An Australian Pelican has had a second reprieve after being treated twice at the Taronga Wildlife Hospital. The Pelican was originally brought in as one of 32 that had been affected by an oil spill off Newcastle. It was placed in care at the hospital where Veterinary Nurse Liz Arthur supervised the lengthy clean-up to enable the pelican to fly again.

“We use special  detergent  to  remove  all the oil from the feathers. We have to get every last speck of oil off and make sure that none of the feathers are damaged. It’s also important that the detergent used is thorougly rinsed off as it can also leave the birds feathers water-logged  ”, said Liz.

“After a period of rest and recovery, the pelican was  released along with about four others and we were pleased to wave them goodbye.” However a short 10 days later Liz was dismayed to see the same pelican brought back to the hospital, this time by concerned local residents who found it  with both wings and one foot entangled in fishing line and also fishing line coming out from the bird’s bill.

X Rays confirmed that in trying to feed, the pelican had ingested interlocking fish hooks  which would have had bait on them  and these were now lodged in its gut.

A lengthy and difficult operation would be needed to be performed and the prognosis for the pelican was not good.

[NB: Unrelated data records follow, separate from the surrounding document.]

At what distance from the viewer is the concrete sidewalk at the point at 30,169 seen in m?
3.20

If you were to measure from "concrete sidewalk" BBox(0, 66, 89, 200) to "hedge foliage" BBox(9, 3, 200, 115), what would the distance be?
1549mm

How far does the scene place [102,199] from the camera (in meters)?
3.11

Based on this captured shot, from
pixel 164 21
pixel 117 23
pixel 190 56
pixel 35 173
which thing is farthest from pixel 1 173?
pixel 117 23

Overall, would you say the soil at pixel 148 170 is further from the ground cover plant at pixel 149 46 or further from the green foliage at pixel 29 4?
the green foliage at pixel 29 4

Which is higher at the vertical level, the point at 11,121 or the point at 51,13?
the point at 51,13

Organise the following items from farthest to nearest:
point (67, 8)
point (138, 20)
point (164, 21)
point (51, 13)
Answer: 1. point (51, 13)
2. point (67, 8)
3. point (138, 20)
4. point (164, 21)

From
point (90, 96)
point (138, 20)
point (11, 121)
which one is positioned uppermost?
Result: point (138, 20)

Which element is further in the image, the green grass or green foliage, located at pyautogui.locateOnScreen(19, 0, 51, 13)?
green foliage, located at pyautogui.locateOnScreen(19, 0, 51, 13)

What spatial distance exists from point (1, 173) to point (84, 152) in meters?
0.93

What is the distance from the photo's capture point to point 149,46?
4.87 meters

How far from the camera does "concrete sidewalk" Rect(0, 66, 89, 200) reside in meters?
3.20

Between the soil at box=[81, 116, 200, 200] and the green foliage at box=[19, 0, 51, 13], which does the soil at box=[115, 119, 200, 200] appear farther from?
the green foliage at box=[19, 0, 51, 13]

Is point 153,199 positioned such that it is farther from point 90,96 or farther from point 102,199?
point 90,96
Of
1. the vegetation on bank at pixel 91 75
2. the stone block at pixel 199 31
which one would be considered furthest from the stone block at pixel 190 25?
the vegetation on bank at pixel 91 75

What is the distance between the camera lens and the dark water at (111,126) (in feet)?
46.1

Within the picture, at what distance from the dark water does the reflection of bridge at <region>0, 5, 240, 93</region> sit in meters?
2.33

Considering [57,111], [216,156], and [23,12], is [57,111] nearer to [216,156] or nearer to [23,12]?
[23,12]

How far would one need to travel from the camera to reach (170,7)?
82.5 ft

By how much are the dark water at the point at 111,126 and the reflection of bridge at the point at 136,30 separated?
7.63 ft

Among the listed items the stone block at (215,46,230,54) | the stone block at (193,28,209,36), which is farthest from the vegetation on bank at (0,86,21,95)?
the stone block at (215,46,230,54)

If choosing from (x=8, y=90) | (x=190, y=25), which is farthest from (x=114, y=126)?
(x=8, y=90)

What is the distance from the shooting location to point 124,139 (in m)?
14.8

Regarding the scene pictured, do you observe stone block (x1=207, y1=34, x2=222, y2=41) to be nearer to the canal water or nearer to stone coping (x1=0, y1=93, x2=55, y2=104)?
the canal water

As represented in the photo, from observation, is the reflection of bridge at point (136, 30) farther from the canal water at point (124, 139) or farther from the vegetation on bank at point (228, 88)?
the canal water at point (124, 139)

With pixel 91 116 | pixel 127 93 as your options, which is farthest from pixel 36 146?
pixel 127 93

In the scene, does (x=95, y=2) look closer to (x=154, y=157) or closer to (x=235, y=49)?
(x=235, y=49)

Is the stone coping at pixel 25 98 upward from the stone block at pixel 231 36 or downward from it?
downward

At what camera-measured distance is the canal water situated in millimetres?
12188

However, it came through the surgery very well and once again Liz Arthur supervised his care.

“This little guy has had a lot go wrong for him. We’ve worked hard to help him and can only hope that he’s second-time lucky when we release him back into the wild.  We’ve placed an identification leg band on him that will identify him if he is sighted again in the future.

“We really need people to work with us, to be careful when they’re fishing and make sure they take all the line, hooks and tackle home with them at the end of the day. Otherwise beautiful marine wildlife like this pelican get horrific injuries and, sadly, we can’t save them all.

Liz and the treating vet released the pelican once more this morning at Chinaman’s Beach, along with another bird that had received recent care. After a tentative few minutes, they both tested their wings by flapping at the water’s edge. Eventually both birds flew away.

Australian Pelicans are large water birds, widespread in the inland and coastal waters of Australia and new guinea. They prefer large water expanses and will generally follow available food supplies of fish and crustaceans.